• [Exercise details]:
Reproduce exactly, with no other output, every line of the data below from the line containing "Looking at the photo, which of" to the end, inclusive.

• [Listed records]:
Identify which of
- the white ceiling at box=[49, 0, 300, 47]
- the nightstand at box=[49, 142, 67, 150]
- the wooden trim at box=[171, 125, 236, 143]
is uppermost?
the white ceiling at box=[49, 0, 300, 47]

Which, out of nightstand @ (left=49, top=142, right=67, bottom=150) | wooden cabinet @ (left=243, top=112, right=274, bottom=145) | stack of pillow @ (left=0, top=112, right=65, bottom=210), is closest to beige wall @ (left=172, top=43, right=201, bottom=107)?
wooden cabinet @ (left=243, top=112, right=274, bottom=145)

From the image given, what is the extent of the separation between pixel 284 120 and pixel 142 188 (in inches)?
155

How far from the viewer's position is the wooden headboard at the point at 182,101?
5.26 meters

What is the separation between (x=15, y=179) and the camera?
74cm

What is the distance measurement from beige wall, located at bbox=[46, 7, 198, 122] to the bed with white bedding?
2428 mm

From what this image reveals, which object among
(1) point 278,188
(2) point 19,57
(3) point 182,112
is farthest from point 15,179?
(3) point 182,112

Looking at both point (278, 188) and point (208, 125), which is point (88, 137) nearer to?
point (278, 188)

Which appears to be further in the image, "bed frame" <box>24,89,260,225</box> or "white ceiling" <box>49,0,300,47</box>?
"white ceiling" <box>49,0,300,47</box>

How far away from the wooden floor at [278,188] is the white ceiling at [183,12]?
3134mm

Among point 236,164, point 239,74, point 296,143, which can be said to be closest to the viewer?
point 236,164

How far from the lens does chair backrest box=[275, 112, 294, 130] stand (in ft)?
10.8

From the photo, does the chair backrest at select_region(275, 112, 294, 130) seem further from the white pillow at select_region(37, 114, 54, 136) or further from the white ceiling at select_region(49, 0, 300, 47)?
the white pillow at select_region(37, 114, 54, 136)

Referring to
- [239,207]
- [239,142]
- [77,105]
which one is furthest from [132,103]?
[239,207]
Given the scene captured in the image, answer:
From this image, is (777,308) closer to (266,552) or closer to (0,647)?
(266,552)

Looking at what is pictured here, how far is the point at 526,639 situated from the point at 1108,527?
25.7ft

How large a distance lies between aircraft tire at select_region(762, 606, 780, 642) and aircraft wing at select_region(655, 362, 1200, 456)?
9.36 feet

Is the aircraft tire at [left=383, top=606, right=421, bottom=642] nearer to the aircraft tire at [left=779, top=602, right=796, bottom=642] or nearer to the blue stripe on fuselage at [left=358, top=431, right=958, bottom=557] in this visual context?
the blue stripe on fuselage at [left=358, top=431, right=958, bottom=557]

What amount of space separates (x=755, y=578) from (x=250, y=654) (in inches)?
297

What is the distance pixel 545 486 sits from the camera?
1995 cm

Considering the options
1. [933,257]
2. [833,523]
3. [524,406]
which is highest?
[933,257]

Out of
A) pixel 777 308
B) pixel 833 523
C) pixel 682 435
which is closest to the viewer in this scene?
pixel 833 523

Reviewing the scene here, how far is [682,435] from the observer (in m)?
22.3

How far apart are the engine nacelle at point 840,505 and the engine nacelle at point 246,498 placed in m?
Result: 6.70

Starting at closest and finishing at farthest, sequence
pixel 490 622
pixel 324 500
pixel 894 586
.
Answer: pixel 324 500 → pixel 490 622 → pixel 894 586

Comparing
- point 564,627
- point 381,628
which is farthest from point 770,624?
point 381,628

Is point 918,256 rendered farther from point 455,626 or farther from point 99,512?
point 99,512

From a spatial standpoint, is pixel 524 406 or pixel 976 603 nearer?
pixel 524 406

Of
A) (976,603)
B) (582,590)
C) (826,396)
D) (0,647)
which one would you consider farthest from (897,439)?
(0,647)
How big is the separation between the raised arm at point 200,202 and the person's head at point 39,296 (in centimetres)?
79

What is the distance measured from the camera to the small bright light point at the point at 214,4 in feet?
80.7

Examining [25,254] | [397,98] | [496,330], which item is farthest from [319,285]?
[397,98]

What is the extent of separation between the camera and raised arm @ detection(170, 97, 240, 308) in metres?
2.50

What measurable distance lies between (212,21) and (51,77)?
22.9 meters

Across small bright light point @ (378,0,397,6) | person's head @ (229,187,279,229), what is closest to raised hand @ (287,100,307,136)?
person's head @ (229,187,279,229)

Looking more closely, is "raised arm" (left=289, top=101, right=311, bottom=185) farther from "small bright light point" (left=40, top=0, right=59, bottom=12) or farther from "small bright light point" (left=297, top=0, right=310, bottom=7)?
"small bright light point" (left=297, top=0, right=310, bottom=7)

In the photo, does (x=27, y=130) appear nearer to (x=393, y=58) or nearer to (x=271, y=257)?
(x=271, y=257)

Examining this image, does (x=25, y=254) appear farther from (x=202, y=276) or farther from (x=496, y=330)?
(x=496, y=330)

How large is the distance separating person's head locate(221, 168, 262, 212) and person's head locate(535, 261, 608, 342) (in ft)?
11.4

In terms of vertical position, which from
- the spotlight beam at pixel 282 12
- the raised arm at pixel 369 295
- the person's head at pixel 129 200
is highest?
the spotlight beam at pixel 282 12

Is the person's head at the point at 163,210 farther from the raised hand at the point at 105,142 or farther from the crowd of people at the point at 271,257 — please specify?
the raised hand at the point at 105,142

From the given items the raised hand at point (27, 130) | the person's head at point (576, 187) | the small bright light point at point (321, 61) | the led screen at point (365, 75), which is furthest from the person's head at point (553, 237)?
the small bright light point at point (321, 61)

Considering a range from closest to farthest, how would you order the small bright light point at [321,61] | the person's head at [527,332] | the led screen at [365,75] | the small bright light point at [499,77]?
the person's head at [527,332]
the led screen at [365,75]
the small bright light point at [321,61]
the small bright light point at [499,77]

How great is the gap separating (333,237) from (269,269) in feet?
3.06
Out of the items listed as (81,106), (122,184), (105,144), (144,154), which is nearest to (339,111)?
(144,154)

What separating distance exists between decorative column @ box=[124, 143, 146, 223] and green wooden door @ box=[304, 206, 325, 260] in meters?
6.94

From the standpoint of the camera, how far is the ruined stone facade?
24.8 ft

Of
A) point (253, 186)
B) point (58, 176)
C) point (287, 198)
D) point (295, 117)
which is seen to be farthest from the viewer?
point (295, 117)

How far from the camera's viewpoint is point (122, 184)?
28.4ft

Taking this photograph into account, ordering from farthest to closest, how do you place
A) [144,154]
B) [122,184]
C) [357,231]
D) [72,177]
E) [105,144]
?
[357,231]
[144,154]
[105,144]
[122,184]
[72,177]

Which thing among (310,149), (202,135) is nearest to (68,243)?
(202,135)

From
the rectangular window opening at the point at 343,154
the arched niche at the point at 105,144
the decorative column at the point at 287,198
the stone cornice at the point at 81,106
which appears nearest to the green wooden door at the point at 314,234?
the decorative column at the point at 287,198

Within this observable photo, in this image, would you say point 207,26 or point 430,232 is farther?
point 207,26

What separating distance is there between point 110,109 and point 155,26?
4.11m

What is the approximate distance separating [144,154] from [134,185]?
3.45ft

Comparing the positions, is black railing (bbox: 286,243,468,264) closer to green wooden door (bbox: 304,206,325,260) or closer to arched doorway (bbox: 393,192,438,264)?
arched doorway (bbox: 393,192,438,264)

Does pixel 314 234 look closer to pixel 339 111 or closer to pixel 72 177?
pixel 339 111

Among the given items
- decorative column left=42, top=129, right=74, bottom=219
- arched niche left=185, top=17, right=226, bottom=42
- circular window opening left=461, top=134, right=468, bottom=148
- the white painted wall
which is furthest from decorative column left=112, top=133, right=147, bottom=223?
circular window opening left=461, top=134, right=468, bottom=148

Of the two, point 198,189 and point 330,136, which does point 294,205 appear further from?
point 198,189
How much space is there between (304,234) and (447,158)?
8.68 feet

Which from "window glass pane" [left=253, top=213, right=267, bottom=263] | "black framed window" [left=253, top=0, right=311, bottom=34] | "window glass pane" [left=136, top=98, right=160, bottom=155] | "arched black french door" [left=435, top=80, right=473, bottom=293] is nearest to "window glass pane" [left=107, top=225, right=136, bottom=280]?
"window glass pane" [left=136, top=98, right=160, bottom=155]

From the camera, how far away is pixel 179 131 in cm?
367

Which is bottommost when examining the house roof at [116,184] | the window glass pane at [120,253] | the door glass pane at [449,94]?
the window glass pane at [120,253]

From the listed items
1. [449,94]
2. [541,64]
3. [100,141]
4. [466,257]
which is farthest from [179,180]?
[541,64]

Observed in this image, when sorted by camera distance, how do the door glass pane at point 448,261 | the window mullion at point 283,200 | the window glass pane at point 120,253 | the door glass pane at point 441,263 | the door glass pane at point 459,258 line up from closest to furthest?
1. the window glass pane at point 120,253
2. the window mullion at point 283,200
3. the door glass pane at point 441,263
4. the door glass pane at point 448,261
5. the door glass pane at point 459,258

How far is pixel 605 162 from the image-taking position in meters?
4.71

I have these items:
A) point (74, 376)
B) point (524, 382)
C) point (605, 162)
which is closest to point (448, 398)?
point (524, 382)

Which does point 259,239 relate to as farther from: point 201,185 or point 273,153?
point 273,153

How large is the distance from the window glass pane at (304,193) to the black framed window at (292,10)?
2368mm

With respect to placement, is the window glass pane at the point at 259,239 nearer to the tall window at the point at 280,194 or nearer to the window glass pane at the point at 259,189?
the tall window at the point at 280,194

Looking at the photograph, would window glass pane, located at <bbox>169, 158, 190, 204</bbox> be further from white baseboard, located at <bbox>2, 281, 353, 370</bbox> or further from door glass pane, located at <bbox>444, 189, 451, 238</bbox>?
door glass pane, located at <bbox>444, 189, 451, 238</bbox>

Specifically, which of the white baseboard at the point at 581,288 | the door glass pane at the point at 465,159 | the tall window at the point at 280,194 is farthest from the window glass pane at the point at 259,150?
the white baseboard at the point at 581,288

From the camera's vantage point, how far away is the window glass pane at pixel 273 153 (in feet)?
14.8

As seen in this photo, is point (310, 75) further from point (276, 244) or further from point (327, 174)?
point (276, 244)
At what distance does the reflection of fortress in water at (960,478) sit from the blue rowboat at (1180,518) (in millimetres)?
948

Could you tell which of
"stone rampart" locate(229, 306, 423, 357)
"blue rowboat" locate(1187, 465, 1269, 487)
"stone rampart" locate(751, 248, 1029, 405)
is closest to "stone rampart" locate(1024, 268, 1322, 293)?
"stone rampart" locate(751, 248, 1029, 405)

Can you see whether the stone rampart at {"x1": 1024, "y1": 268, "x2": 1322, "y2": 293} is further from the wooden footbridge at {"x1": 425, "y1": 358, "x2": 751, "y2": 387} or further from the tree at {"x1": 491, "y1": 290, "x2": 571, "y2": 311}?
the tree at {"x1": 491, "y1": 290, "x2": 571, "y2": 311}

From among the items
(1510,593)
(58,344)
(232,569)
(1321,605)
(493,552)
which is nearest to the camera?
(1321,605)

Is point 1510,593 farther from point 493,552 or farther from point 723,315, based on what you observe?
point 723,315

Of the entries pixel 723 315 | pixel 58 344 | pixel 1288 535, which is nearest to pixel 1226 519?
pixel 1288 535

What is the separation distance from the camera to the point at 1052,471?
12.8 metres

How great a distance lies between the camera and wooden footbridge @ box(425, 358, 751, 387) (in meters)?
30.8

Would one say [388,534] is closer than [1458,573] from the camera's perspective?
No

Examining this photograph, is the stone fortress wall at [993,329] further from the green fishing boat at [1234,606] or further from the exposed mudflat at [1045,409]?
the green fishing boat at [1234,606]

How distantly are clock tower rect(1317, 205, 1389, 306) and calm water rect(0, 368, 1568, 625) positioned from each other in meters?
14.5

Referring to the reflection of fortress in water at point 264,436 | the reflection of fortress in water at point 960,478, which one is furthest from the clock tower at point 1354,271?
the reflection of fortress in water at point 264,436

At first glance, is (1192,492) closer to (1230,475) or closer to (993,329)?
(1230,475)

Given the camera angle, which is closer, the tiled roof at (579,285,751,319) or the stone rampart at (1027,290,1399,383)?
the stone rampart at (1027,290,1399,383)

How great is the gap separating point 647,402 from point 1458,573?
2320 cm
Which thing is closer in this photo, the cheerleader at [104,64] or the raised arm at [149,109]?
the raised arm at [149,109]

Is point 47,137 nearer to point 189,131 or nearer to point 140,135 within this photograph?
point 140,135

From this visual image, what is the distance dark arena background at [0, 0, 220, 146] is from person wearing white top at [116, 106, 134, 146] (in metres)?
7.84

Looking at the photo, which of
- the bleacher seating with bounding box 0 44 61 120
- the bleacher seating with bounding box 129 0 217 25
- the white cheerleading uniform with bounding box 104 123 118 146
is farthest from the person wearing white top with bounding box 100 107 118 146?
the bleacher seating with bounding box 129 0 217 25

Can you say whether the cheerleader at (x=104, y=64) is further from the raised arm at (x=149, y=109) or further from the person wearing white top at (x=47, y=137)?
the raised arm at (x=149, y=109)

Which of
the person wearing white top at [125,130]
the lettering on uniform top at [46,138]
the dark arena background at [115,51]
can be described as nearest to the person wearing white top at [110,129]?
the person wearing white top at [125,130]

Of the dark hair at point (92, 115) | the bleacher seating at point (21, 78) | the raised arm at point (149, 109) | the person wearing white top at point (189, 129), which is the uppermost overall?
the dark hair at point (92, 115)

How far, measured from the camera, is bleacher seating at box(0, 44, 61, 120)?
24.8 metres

• [Worked answer]:
Looking at the photo, which of
- the bleacher seating with bounding box 0 44 61 120
- the bleacher seating with bounding box 129 0 217 25
- the white cheerleading uniform with bounding box 104 123 118 146
is farthest from the person wearing white top with bounding box 100 107 118 146?
the bleacher seating with bounding box 129 0 217 25

Can you say whether the cheerleader at (x=104, y=64) is further from the raised arm at (x=149, y=109) or further from the person wearing white top at (x=47, y=137)?
the raised arm at (x=149, y=109)

Which of
the person wearing white top at [125,130]
the lettering on uniform top at [46,138]
the dark arena background at [115,51]
can be described as nearest to the person wearing white top at [110,129]?
the person wearing white top at [125,130]

Of the dark hair at point (92, 115) | the bleacher seating at point (21, 78) | the raised arm at point (149, 109) | the person wearing white top at point (189, 129), which is the uppermost overall?
the dark hair at point (92, 115)

How far, measured from the camera, is bleacher seating at box(0, 44, 61, 120)?
24.8 metres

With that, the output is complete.